The use of a vacuum manifold to isolate DNA was evaluated and compared with a similar centrifugation-based DNA isolation technique. In PCR-based assays of five-point mutations, identical results were obtained with DNA isolated from peripheral blood using either centrifugation or a vacuum system. Minor modifications to PCR procedures were encountered.
In the clinical setting, this vacuum-driven method of DNA isolation provides an efficient, useful alternative to conventional centrifugation-based DNA isolation from peripheral-blood specimens. Providing sufficient, stable DNA for multiple assays, it is easily implemented without highly specialized, expensive equipment and decreases the time spent isolating DNA from multiple samples. In addition, the potential for specimen contamination is reduced because there are fewer transfer steps.

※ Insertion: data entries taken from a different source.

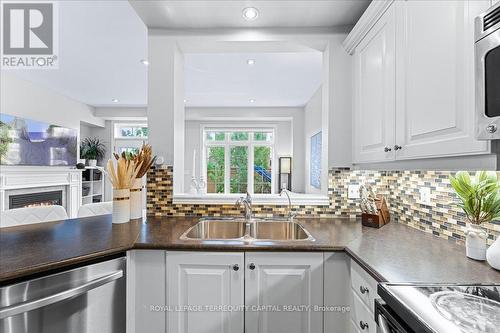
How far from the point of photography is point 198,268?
1343 millimetres

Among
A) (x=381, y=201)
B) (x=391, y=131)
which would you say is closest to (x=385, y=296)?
(x=391, y=131)

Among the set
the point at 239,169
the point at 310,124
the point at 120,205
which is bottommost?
the point at 120,205

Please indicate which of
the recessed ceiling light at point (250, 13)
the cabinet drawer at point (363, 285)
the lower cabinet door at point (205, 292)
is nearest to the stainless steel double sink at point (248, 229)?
the lower cabinet door at point (205, 292)

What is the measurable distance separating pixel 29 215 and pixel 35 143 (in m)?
3.00

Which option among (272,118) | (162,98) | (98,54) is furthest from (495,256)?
(272,118)

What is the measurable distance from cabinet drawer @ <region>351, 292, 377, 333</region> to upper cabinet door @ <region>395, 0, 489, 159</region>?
28.7 inches

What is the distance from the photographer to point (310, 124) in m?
5.12

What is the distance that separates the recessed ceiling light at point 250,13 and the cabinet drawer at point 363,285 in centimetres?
178

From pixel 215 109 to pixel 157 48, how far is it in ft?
12.7

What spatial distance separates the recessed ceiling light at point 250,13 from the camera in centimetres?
179

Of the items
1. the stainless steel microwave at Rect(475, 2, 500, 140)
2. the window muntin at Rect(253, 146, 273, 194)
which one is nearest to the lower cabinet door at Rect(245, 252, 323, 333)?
the stainless steel microwave at Rect(475, 2, 500, 140)

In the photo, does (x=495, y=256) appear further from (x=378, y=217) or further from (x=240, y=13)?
(x=240, y=13)

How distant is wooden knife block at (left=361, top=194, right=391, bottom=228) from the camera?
1669mm

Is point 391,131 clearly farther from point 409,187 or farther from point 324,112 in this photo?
point 324,112
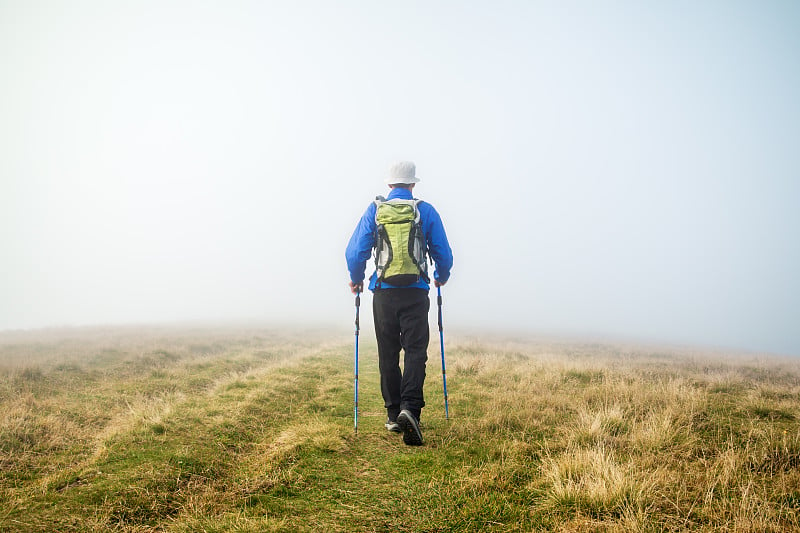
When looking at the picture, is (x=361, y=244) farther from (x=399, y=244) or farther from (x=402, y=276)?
(x=402, y=276)

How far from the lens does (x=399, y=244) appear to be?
5.71 meters

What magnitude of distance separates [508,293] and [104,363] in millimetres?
121508

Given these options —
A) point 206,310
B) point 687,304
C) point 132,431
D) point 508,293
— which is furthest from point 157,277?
point 687,304

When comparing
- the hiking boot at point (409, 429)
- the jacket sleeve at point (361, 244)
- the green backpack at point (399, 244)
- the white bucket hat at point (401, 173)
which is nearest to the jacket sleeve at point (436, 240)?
the green backpack at point (399, 244)

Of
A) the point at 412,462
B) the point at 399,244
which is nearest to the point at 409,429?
the point at 412,462

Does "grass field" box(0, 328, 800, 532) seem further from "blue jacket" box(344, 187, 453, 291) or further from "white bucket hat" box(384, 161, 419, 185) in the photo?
"white bucket hat" box(384, 161, 419, 185)

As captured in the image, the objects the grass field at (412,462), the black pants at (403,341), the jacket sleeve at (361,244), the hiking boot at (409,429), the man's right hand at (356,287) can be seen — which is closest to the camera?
the grass field at (412,462)

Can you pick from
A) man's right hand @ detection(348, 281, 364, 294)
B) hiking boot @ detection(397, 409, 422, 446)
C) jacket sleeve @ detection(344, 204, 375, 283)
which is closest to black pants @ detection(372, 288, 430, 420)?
hiking boot @ detection(397, 409, 422, 446)

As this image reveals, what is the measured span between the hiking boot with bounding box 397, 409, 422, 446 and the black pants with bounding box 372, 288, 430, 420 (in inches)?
8.5

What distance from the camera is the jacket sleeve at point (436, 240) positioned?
20.0 feet

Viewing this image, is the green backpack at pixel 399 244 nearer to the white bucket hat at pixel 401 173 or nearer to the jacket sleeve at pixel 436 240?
the jacket sleeve at pixel 436 240

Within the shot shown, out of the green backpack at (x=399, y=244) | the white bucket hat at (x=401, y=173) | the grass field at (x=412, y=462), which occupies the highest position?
the white bucket hat at (x=401, y=173)

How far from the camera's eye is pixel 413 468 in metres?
4.46

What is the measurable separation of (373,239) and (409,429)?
2871mm
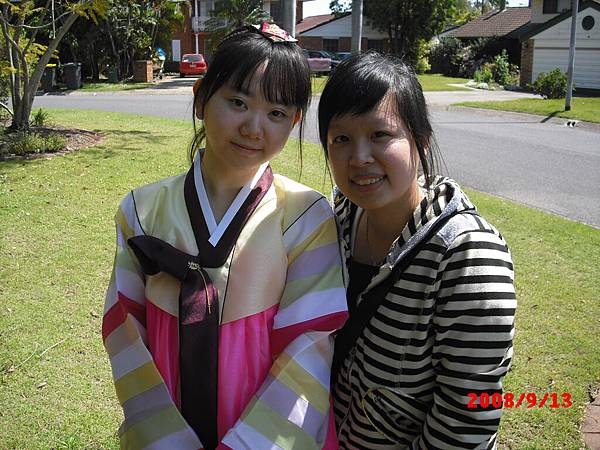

诊断性DNA突变分析在临床中的应用日益增加,这需要从外周血中高效分离DNA。
对使用真空歧管分离DNA进行了评估,并与一种类似的基于离心的DNA分离技术进行了比较。在基于PCR的五点突变检测中,使用离心法或真空系统从外周血中分离的DNA得到了相同的结果。PCR程序需要进行一些小的修改。
在临床环境中,这种真空驱动的DNA分离方法为从外周血标本中进行传统的基于离心的DNA分离提供了一种高效、有用的替代方法。它能为多次检测提供足够、稳定的DNA,易于实施,无需高度专业化、昂贵的设备,还能减少从多个样本中分离DNA所花费的时间。此外,由于转移步骤较少,标本污染的可能性也降低了。